GIVEN PASSAGE:
════════════════════
If Russia’s war in Ukraine ended tomorrow, Vladimir Putin would be forced to reckon with a powerful leviathan of his own creation that threatens to drown him.
Russia’s wartime posture has transformed the country’s economy to be heavily reliant on producing bullets instead of butter. But one dynamic of this wartime economy that deserves more attention is the precipitous expansion of Russia’s military under Putin without the guardrails of public accountability.
The Kremlin’s rapid recruitment of new troops since it escalated its war in Ukraine in 2022 has offered previously out-of-reach access to social, economic, and even some political mobility to hundreds of thousands of Russians. However, this path is littered with state-sponsored violence, control, and corruption. The volume of Russian soldiers running this gauntlet by deploying to Ukraine will transform Russian society in ways that Putin will struggle to control without resorting to further manipulation, repression, and violence.
Any pursuit of peace in Ukraine must take into account Putin’s strong disincentives to willingly end the war and in fact acknowledge that he has many reasons for wanting the war to continue. Putin will be reluctant to recall Russian troops from the front lines even under a peace plan that significantly favors Moscow’s demands, something that the United States must recognize. Sending Russian soldiers home could pose challenges to Putin’s narrative about the war and reveal how much it has truly cost Russian society.
To counter this, the United States and European nations should empower Ukraine to meet Putin’s aggression with unified strength and resolve by ensuring Ukraine can acquire the weapons and supplies it needs to prevail on the battlefield and by providing security guarantees as a key part of any potential peace plan.
Feeding the leviathan
Russian authorities have taken extraordinary measures to continuously recruit the estimated 30,000 to 40,000 soldiers Russia needs each month to maintain its frontline deployment of 700,000 troops in Ukraine and to achieve Putin’s mandate to maintain 1.5 million active military troops.
════════════════════
EXTRACTED INFORMATION:
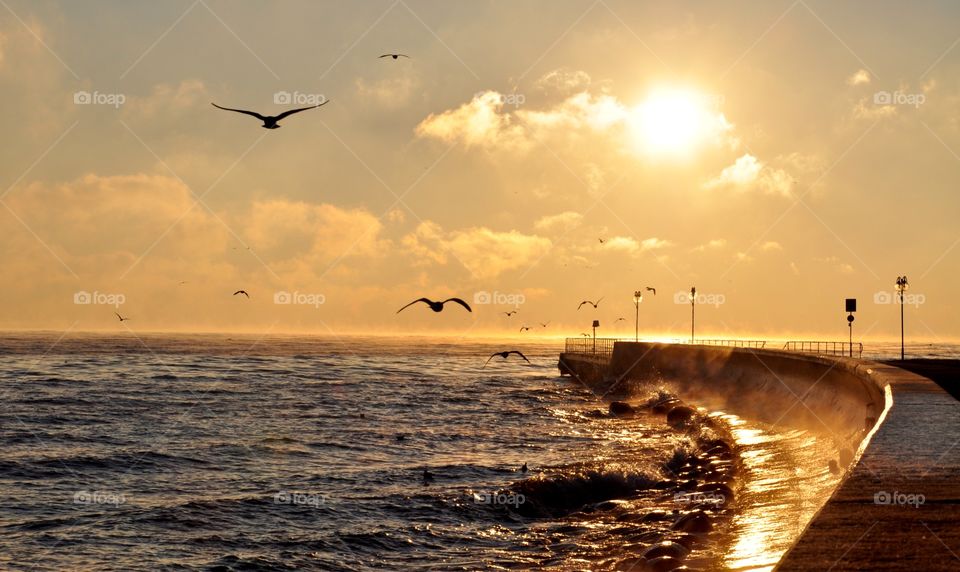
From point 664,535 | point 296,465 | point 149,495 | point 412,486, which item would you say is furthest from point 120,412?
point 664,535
════════════════════
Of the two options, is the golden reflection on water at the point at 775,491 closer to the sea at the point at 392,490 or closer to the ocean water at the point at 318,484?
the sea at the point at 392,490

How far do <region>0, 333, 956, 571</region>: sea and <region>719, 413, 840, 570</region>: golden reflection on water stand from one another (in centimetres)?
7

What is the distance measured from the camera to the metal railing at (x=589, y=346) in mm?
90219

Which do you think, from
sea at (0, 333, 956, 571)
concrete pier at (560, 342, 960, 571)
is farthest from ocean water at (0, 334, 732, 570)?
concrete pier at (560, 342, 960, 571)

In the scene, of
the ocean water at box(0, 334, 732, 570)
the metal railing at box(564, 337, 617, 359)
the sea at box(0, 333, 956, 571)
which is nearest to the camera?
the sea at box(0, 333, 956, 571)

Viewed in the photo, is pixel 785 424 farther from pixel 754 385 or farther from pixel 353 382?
════════════════════
GOAL: Continue the article on Putin's wartime military buildup from its last sentence.

TASK RESULT:
To fulfill these quotas without triggering the political backlash that mass conscription would surely induce, Moscow’s recruitment strategy preys on socially and economically vulnerable men from Russia’s poorest regions. For hundreds of thousands of Russian citizens living in economically stagnant areas, signing a military contract represents a relatively lucrative opportunity to increase their income and enhance their social standing.
The payout to a Russian soldier’s dependents if they are injured or killed in action can reach up to $200,000 – a life-changing amount that is often greater than the lifetime earnings of many households in impoverished regions of the country.
The promise of potential casualty payments to soldiers’ dependents has incentivized corruption by “black widows,” Russian women who may work independently or in collusion with organized crime networks to convince men to marry them and enlist in the military so that the women will be in a position to benefit from payouts once their husbands are sent to fight in Ukraine.
Russia has also notoriously turned to its own prison population to recruit (and sometimes force) convicted inmates to fight on the front lines in Ukraine. Promised an early release, income, and an opportunity to redeem their social standing, these mobilized prisoners are generally sent straight to the front to serve in stormtrooper units that put them at a higher risk of injury, capture, or death than other Russian soldiers. Even Russian detainees arrested for minor offenses and who have not been convicted in a court of law are being pressured to join Russia’s military to fulfill recruitment quotas.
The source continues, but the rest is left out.